So, in the back garden, my wife was Getting Rid Of The Ivy. I’ve given the task capital letters because it felt important, historic. That ivy has been clogging up the hedge for years and it was time for it to go to the place where all discarded ivy goes. I stood there wringing my hands and asking if she wanted a cup of tea because that’s my way of being helpful. If I actually attempt help in a practical fashion something will go wrong, like when I tried to cut the aforementioned hedge and instead cut through the wire so we had to buy a hedge-cutter. It somehow made it worse that I was wearing 
shorts because I looked like a 
daft schoolboy trying to help his mam.

Then my wife pointed to a space in the hedge where the ivy had been; I leaned forward to have a look and the years fell away.

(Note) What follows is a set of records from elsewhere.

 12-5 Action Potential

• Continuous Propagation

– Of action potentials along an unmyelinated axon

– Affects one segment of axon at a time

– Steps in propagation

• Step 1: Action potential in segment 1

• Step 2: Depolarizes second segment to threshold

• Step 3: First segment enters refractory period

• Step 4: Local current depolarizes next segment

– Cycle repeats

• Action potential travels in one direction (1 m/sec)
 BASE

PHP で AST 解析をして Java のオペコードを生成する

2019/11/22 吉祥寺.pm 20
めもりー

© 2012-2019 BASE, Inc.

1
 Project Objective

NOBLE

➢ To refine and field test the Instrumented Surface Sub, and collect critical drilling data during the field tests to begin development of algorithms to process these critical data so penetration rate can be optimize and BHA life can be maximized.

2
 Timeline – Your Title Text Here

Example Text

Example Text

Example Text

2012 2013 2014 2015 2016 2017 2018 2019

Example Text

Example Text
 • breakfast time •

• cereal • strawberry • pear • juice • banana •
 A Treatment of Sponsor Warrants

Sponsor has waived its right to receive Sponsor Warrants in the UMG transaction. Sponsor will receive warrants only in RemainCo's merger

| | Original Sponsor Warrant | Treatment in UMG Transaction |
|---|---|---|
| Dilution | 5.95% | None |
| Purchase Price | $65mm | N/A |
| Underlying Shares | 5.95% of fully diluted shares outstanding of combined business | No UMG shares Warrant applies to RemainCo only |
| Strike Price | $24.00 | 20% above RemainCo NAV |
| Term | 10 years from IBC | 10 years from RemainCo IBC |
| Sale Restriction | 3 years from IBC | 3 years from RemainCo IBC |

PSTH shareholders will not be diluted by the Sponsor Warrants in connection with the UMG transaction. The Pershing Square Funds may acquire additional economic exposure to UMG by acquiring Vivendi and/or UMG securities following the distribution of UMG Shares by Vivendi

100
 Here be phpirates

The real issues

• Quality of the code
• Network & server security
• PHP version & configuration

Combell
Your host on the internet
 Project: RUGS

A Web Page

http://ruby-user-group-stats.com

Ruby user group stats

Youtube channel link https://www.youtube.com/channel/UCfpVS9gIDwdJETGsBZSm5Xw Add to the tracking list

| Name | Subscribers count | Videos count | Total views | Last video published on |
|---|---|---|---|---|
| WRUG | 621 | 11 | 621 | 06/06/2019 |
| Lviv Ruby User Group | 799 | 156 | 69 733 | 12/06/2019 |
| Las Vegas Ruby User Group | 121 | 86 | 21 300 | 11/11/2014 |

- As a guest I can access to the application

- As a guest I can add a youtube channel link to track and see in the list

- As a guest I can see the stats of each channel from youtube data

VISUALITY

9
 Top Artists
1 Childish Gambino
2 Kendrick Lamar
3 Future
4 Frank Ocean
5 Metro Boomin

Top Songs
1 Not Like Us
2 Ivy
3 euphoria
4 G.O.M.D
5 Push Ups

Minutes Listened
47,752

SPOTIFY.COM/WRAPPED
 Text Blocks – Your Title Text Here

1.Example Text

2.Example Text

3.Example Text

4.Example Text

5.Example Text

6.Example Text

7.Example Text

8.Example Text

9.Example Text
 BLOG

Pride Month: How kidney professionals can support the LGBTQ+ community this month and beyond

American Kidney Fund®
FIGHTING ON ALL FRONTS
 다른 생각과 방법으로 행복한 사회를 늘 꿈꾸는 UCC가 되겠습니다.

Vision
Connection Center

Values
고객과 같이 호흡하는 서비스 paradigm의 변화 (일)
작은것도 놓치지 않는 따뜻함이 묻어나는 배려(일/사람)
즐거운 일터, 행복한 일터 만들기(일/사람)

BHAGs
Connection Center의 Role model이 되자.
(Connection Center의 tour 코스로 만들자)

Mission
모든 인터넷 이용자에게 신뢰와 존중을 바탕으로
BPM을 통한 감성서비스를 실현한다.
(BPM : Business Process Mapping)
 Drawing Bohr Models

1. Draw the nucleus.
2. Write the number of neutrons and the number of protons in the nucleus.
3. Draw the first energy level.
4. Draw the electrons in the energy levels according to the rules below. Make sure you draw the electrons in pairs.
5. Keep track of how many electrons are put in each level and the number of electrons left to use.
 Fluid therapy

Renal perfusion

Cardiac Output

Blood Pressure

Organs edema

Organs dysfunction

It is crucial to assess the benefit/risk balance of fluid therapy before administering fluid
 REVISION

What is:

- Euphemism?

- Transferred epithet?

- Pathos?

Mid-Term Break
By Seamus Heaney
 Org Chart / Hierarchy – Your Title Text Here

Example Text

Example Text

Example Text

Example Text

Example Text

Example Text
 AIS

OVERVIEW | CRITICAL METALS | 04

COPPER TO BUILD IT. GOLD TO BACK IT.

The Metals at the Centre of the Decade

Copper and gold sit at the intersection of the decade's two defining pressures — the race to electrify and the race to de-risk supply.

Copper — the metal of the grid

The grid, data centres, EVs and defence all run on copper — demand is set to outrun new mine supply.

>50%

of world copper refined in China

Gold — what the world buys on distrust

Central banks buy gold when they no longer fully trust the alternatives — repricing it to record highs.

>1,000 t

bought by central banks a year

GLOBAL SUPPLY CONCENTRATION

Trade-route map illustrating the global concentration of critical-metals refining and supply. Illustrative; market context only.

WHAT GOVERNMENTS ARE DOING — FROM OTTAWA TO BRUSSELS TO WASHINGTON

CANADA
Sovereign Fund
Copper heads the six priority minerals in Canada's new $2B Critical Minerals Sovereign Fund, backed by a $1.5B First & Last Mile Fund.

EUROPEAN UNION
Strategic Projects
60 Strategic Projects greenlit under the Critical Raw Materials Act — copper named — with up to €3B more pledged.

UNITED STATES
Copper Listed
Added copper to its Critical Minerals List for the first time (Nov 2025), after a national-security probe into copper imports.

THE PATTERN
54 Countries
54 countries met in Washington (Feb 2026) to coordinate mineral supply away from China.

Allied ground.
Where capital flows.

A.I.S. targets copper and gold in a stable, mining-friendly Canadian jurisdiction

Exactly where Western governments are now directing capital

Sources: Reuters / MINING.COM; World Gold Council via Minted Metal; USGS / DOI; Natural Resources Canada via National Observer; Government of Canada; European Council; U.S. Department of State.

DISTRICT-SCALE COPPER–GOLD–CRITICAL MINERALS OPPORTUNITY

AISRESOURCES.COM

There, stuck in the hedge like a representation of the planet Mars, or a child’s model of a tomato, was a red foam football. Like Mars, it had craters. Like a child’s model of a tomato, it was mis-shaped.

I play football and cricket in the garden with my grandson all the time; occasionally a ball goes into the hedge and, despite our best efforts, we can’t find it. That’s why we started playing with a bright orange ball rather than a green one. A green ball in a green hedge is a loss waiting to happen, as they say.

Skip a generation and I used to play football in the garden with my kids, mainly with my son. And the same thing would happen, the ball would sometimes go into the hedge and it would be as though it had fallen into a black hole at the end of the Universe.

Even though you saw it go in the hedge at a certain point and you looked carefully at that certain point the ball could not be found. Even though it was a red ball in a green hedge. Like this one.

I gingerly pulled the ball out like it was a precious cultural and historical object, which indeed it was. It had been in the hedge for more than ten years, fifteen maybe, waiting for somebody to come and find it, like a round red foam Robinson Crusoe. The craters I referred to earlier were deep holes gouged all over it, making it resemble certain kinds of cheese. “Something’s been living in there,” my wife said, and that’s certainly what it looked like. A robin, she suggested. Or a mouse. We looked into the holes, a little nervously. Nothing mousy to see.

I threw the ball in the air. It fell into the hedge, like it was going home. I couldn’t bear to get it out. I’ll just leave it for a decade or so.